The charge C of a telephone company is partly constant and partly varies as the number of unit of call u.the cost of 50 unit is #2500 and the cost of 120 units is #3000. Find : the formular connecting C and u
C = mu + b
when u = 50, C = 2500
50u + b = 2500
when u = 120, C = 3000
120u + b = 3000
subtract the two equations:
70u = 500
u = 50/7
in 50u + b = 2500
2500/7 + b = 2500
b = 15000/7
Cost = (50/7)u + 15000/7
I didn't get it
To find the formula connecting C and u, let's first identify the constant part and the variable part of the charge.
Let's assume that the constant part of the charge is represented by "a" and the variable part is represented by "b."
Given that the cost of 50 units is #2500, we can form the equation:
50u = a + b ✦ Equation 1
Similarly, with the cost of 120 units being #3000, we can form another equation:
120u = a + b ✦ Equation 2
Now, let's solve these equations to find the values of "a" and "b."
Subtracting Equation 1 from Equation 2, we get:
(120u - 50u) = (a + b) - (a + b)
70u = 0
This implies that u = 0, which is not possible. So, there might be a mistake in the given information.
Please recheck the cost values for 50 units and 120 units to proceed further with finding the formula connecting C and u.
To find the formula connecting C (the charge) and u (the number of call units), we can start by setting up a system of equations using the given information.
Let's denote the constant part of the charge as a (independent of u), and the variable part of the charge as b (dependent on u).
From the given information, we have two data points:
1) When the number of call units u is 50, the cost C is #2500.
C = a + b * u
#2500 = a + b * 50 --- (Equation 1)
2) When the number of call units u is 120, the cost C is #3000.
C = a + b * u
#3000 = a + b * 120 --- (Equation 2)
Now, we have a system of two linear equations with two variables (a and b). We can solve this system of equations to find the values of a and b.

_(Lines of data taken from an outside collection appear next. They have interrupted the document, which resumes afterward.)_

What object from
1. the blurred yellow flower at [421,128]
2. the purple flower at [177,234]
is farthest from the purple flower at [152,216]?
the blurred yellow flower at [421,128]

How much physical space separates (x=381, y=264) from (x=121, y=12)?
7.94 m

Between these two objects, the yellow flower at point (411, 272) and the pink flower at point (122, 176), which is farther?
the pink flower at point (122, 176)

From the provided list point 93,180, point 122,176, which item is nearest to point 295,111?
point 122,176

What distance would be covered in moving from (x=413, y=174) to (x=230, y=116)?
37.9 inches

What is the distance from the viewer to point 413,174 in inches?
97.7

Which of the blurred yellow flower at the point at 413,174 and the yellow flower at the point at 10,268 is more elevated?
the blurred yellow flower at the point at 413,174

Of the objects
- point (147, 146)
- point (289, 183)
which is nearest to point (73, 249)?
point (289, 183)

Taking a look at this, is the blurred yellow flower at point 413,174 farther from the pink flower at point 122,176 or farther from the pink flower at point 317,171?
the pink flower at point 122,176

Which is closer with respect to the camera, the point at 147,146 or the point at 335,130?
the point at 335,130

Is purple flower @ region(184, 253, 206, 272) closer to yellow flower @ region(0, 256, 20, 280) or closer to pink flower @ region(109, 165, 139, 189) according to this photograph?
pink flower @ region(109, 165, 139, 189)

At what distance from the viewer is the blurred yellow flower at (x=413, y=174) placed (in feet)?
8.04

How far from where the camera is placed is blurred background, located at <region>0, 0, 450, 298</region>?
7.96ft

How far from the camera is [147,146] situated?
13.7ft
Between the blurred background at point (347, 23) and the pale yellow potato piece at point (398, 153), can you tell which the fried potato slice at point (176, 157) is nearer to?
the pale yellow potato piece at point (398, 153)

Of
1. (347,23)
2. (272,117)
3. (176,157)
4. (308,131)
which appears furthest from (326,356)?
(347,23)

To do this, we can use a method called substitution or elimination. Let's use substitution:
Solve Equation 1 for a:
a = #2500 - b * 50
Substitute this value into Equation 2:
#3000 = (#2500 - b * 50) + b * 120
#3000 = #2500 - 50b + 120b
#3000 = #2500 + 70b
70b = #3000 - #2500
70b = #500
b = #500 / 70
b = #7.14 (rounded to two decimal places)
Now, substitute the value of b back into Equation 1 to find a:
#2500 = a + #7.14 * 50
#2500 = a + #357.14
a = #2500 - #357.14
a = #2142.86 (rounded to two decimal places)
Therefore, the formula connecting C and u is:
C = #2142.86 + (#7.14 * u)
So, the charge C for a given number of call units u can be calculated using this formula.